Da mesma forma, com os mil euros que recebe do trabalho no escritório e os cerca de 400 euros do part-time paga a renda da casa onde vive e as despesas mensais, mas tudo o resto é para investir na empresa. “Pagar segurança social aos funcionários, melhorar condições de trabalho, comprar mais maquinaria, tudo isto tem um preço.”
Salomé também reconhece que nem tudo é positivo quando se tem vários empregos. Se não tivesse o de content writter, viver com os trabalhos de freelancer, que tanto podem ser fixos como esporádicos, significava viver no risco de cair numa insegurança financeira em que podia não conseguir juntar dinheiro ao final do mês. Se isso acontecesse, teria de voltar para a casa dos pais e procurar outro emprego a tempo inteiro em Viseu.
“Sou daquelas pessoas que apontam tudo num Excel e, se comprar o custo de vida há um ano, noto que está muito mais elevado. Há que fazer um esforço extra para ter uma salvaguarda se alguma coisa correr mal e ter uma outra fonte de rendimento, ainda que menor do que a principal”, afirma.

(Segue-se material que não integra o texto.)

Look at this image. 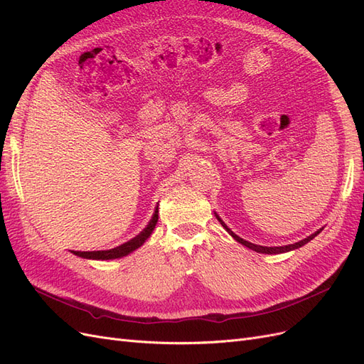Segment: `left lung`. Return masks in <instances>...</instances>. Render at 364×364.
Returning a JSON list of instances; mask_svg holds the SVG:
<instances>
[{"label": "left lung", "instance_id": "obj_1", "mask_svg": "<svg viewBox=\"0 0 364 364\" xmlns=\"http://www.w3.org/2000/svg\"><path fill=\"white\" fill-rule=\"evenodd\" d=\"M215 214V218L218 220L220 222V225H222L225 229H226V232L232 237L235 241H238L240 245H243V246H246V247H249V249H252V250H255V252H258V253H266V255H278V253H285V252H290V250H294V249H299V247H302V246H305L308 241H311L316 235H318L321 234V230L322 229H318V230H316L314 234H311L310 237H306V238H304V240H301V241H297V243H293V245H287V246H274V247H267V246H259V245H253V243H249V241H246V240H243L241 237H238L237 234H234L232 230H230L228 226H226V223L223 222L222 218L218 217V214L217 213H214Z\"/></svg>", "mask_w": 364, "mask_h": 364}]
</instances>
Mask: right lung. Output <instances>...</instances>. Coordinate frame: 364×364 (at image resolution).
<instances>
[{"mask_svg":"<svg viewBox=\"0 0 364 364\" xmlns=\"http://www.w3.org/2000/svg\"><path fill=\"white\" fill-rule=\"evenodd\" d=\"M158 206L155 209V214H153L151 220L149 222V225L142 229V232H139L136 237H134L132 240H129L127 243H123L121 246H117L114 249L109 250H92V252H79V250H71V253L74 255L85 258V259H117V258H123L127 257L129 253H132L134 250H136L138 247H141L142 245L146 243V240L151 235L153 229H155L156 223H158Z\"/></svg>","mask_w":364,"mask_h":364,"instance_id":"add662e5","label":"right lung"}]
</instances>
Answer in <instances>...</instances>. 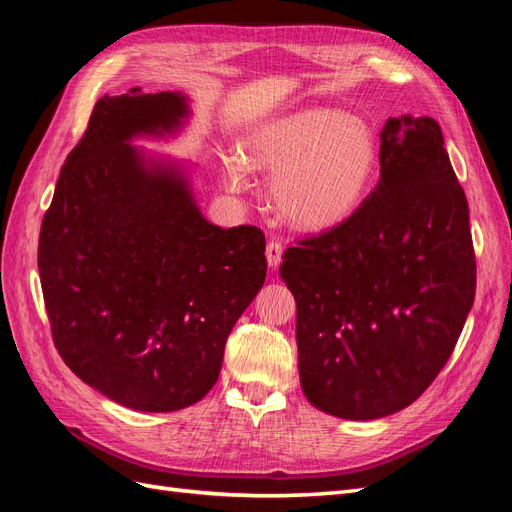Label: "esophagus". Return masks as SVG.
<instances>
[{
	"mask_svg": "<svg viewBox=\"0 0 512 512\" xmlns=\"http://www.w3.org/2000/svg\"><path fill=\"white\" fill-rule=\"evenodd\" d=\"M282 252H284V247H282V243H280V241L271 239V241L267 243V262H269V267H271V269H277V267H280V262H282Z\"/></svg>",
	"mask_w": 512,
	"mask_h": 512,
	"instance_id": "esophagus-1",
	"label": "esophagus"
}]
</instances>
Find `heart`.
<instances>
[{"instance_id": "1", "label": "heart", "mask_w": 512, "mask_h": 512, "mask_svg": "<svg viewBox=\"0 0 512 512\" xmlns=\"http://www.w3.org/2000/svg\"><path fill=\"white\" fill-rule=\"evenodd\" d=\"M243 158L273 173L271 200L286 222L329 230L365 198L378 166V141L363 119L314 106L256 130L243 145ZM226 183L235 192L247 188L239 164L226 168Z\"/></svg>"}]
</instances>
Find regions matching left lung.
<instances>
[{"label":"left lung","instance_id":"1","mask_svg":"<svg viewBox=\"0 0 512 512\" xmlns=\"http://www.w3.org/2000/svg\"><path fill=\"white\" fill-rule=\"evenodd\" d=\"M282 258L309 404L369 421L421 397L451 359L476 292L468 198L438 123L386 121L376 190Z\"/></svg>","mask_w":512,"mask_h":512}]
</instances>
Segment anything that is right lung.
<instances>
[{
    "mask_svg": "<svg viewBox=\"0 0 512 512\" xmlns=\"http://www.w3.org/2000/svg\"><path fill=\"white\" fill-rule=\"evenodd\" d=\"M181 94L104 96L59 170L38 239L53 344L64 363L117 404L173 412L220 376L226 339L265 284V232L220 228L188 181L145 166L136 134L175 130Z\"/></svg>",
    "mask_w": 512,
    "mask_h": 512,
    "instance_id": "1",
    "label": "right lung"
}]
</instances>
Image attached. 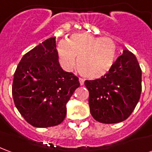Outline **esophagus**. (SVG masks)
Instances as JSON below:
<instances>
[{"label":"esophagus","mask_w":152,"mask_h":152,"mask_svg":"<svg viewBox=\"0 0 152 152\" xmlns=\"http://www.w3.org/2000/svg\"><path fill=\"white\" fill-rule=\"evenodd\" d=\"M79 82L80 86H83L84 83H85V80H84V79H82V78H79Z\"/></svg>","instance_id":"obj_1"}]
</instances>
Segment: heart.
Segmentation results:
<instances>
[{"label":"heart","mask_w":152,"mask_h":152,"mask_svg":"<svg viewBox=\"0 0 152 152\" xmlns=\"http://www.w3.org/2000/svg\"><path fill=\"white\" fill-rule=\"evenodd\" d=\"M58 58L63 69L71 72L76 64L80 74L90 80L107 75L114 65L116 45L111 38L97 37L86 32L72 35L57 47Z\"/></svg>","instance_id":"heart-1"}]
</instances>
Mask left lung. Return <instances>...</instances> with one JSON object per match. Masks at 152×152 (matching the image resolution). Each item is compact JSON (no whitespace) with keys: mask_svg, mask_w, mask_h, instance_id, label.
Here are the masks:
<instances>
[{"mask_svg":"<svg viewBox=\"0 0 152 152\" xmlns=\"http://www.w3.org/2000/svg\"><path fill=\"white\" fill-rule=\"evenodd\" d=\"M85 86L89 90V109L94 120L104 124L124 121L140 99L142 71L137 58L124 50L107 75L86 80Z\"/></svg>","mask_w":152,"mask_h":152,"instance_id":"1","label":"left lung"}]
</instances>
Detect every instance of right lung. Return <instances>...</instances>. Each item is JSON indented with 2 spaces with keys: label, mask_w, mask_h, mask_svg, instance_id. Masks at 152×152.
Masks as SVG:
<instances>
[{
  "label": "right lung",
  "mask_w": 152,
  "mask_h": 152,
  "mask_svg": "<svg viewBox=\"0 0 152 152\" xmlns=\"http://www.w3.org/2000/svg\"><path fill=\"white\" fill-rule=\"evenodd\" d=\"M79 86L78 77L60 66L54 37L22 58L14 75L12 95L25 121L34 127L47 128L63 122L66 103Z\"/></svg>",
  "instance_id": "add662e5"
}]
</instances>
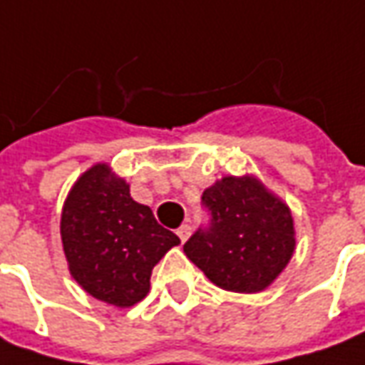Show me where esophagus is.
<instances>
[{
    "mask_svg": "<svg viewBox=\"0 0 365 365\" xmlns=\"http://www.w3.org/2000/svg\"><path fill=\"white\" fill-rule=\"evenodd\" d=\"M175 234H178V237H180V240H182V242H185V240H187V237H190V234H192V225H187V224L180 225V227H178V232H175Z\"/></svg>",
    "mask_w": 365,
    "mask_h": 365,
    "instance_id": "34e87169",
    "label": "esophagus"
}]
</instances>
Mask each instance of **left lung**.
<instances>
[{
	"label": "left lung",
	"instance_id": "obj_1",
	"mask_svg": "<svg viewBox=\"0 0 365 365\" xmlns=\"http://www.w3.org/2000/svg\"><path fill=\"white\" fill-rule=\"evenodd\" d=\"M202 203L210 224L183 244L185 255L222 289H266L296 250L289 207L254 175L222 178Z\"/></svg>",
	"mask_w": 365,
	"mask_h": 365
}]
</instances>
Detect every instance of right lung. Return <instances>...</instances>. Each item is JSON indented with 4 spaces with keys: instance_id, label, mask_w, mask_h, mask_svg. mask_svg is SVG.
Returning a JSON list of instances; mask_svg holds the SVG:
<instances>
[{
    "instance_id": "add662e5",
    "label": "right lung",
    "mask_w": 365,
    "mask_h": 365,
    "mask_svg": "<svg viewBox=\"0 0 365 365\" xmlns=\"http://www.w3.org/2000/svg\"><path fill=\"white\" fill-rule=\"evenodd\" d=\"M61 244L69 274L89 296L130 307L148 296L151 269L180 237L131 200L130 185L108 163H96L63 203Z\"/></svg>"
}]
</instances>
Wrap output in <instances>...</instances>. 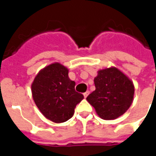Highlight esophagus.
Here are the masks:
<instances>
[{
	"label": "esophagus",
	"mask_w": 156,
	"mask_h": 156,
	"mask_svg": "<svg viewBox=\"0 0 156 156\" xmlns=\"http://www.w3.org/2000/svg\"><path fill=\"white\" fill-rule=\"evenodd\" d=\"M88 94H89V91H86L85 93H83V96H84V98H87Z\"/></svg>",
	"instance_id": "obj_1"
}]
</instances>
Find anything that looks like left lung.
Wrapping results in <instances>:
<instances>
[{
  "mask_svg": "<svg viewBox=\"0 0 156 156\" xmlns=\"http://www.w3.org/2000/svg\"><path fill=\"white\" fill-rule=\"evenodd\" d=\"M95 90L87 100L103 119H115L127 111L134 98V87L127 76L116 68L98 72Z\"/></svg>",
  "mask_w": 156,
  "mask_h": 156,
  "instance_id": "obj_1",
  "label": "left lung"
}]
</instances>
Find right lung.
I'll list each match as a JSON object with an SVG mask.
<instances>
[{
  "label": "right lung",
  "instance_id": "add662e5",
  "mask_svg": "<svg viewBox=\"0 0 156 156\" xmlns=\"http://www.w3.org/2000/svg\"><path fill=\"white\" fill-rule=\"evenodd\" d=\"M32 97L45 117L54 123L68 120L83 95L75 91V82L68 78V68L55 62L44 68L32 84Z\"/></svg>",
  "mask_w": 156,
  "mask_h": 156
}]
</instances>
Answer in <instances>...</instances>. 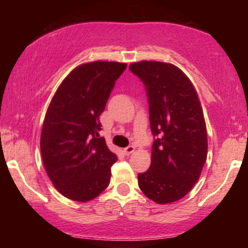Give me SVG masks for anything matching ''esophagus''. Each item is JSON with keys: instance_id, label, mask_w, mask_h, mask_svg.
Returning a JSON list of instances; mask_svg holds the SVG:
<instances>
[{"instance_id": "esophagus-1", "label": "esophagus", "mask_w": 248, "mask_h": 248, "mask_svg": "<svg viewBox=\"0 0 248 248\" xmlns=\"http://www.w3.org/2000/svg\"><path fill=\"white\" fill-rule=\"evenodd\" d=\"M134 149H136V148H134L133 145H129V146H127V148L124 149V152L125 155H130V154L134 152Z\"/></svg>"}]
</instances>
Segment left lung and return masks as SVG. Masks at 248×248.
Listing matches in <instances>:
<instances>
[{"instance_id":"1","label":"left lung","mask_w":248,"mask_h":248,"mask_svg":"<svg viewBox=\"0 0 248 248\" xmlns=\"http://www.w3.org/2000/svg\"><path fill=\"white\" fill-rule=\"evenodd\" d=\"M144 84L154 137L150 169L138 174L149 199L164 204L186 196L199 179L208 140L198 96L177 66L156 61L130 64Z\"/></svg>"}]
</instances>
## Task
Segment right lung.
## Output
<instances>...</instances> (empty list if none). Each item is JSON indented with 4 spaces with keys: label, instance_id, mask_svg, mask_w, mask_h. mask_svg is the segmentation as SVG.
I'll list each match as a JSON object with an SVG mask.
<instances>
[{
    "label": "right lung",
    "instance_id": "add662e5",
    "mask_svg": "<svg viewBox=\"0 0 248 248\" xmlns=\"http://www.w3.org/2000/svg\"><path fill=\"white\" fill-rule=\"evenodd\" d=\"M125 63L95 61L75 68L59 86L45 117L40 150L60 194L92 200L108 187L117 155L99 137V116Z\"/></svg>",
    "mask_w": 248,
    "mask_h": 248
}]
</instances>
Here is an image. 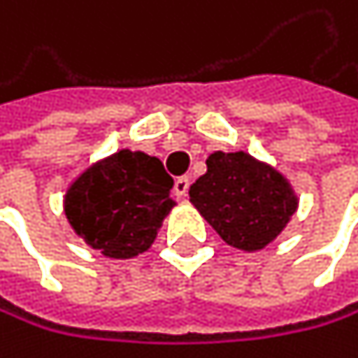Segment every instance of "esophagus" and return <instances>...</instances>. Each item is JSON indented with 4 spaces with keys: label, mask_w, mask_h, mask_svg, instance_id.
<instances>
[{
    "label": "esophagus",
    "mask_w": 358,
    "mask_h": 358,
    "mask_svg": "<svg viewBox=\"0 0 358 358\" xmlns=\"http://www.w3.org/2000/svg\"><path fill=\"white\" fill-rule=\"evenodd\" d=\"M189 178L187 176H180V178H176V182H173V191H176V196H180L185 198L189 194Z\"/></svg>",
    "instance_id": "1"
}]
</instances>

Dos mil euros que recebe, metade já tem destino: 225 euros são para a renda do T0 que divide com o namorado e 300 para alimentação e despesas. Além disto, para conseguir os trabalhos extra, tem que procurar clientes, situação difícil uma vez que “as pessoas nem sempre estão dispostas a pagar o valor justo” quando têm alguém que lhes gere o negócio nas plataformas digitais.
Inês não se sente valorizada na clínica, mas não pensa deixar o part-time até conseguir algo melhor. “O meu salário não compensa o trabalho ou o esforço que faço lá e estou sempre à procura de melhor”, afirma, acrescentando que a única vantagem em ter duas ocupações é a almofada financeira. Aos 25 anos, altura em que conta ter a sua própria casa, vai parar e passar a trabalhar só num hospital.
Pedro também quer abrandar e espera fazê-lo aos 30 anos, quando trabalhar em exclusivo na empresa que criou. Salomé, no entanto, está feliz com dois trabalhos e não definiu uma idade para deixar um.
“Vou ter de continuar num trabalho das 9h às 18h o máximo de tempo possível para conseguir uma boa base de segurança. Mas a longo prazo, e quando tiver um pouco mais de estabilidade, gostava de arriscar e trabalhar mais como freelancer e quem sabe começar a trabalhar na minha marca de moda sustentável”, partilha.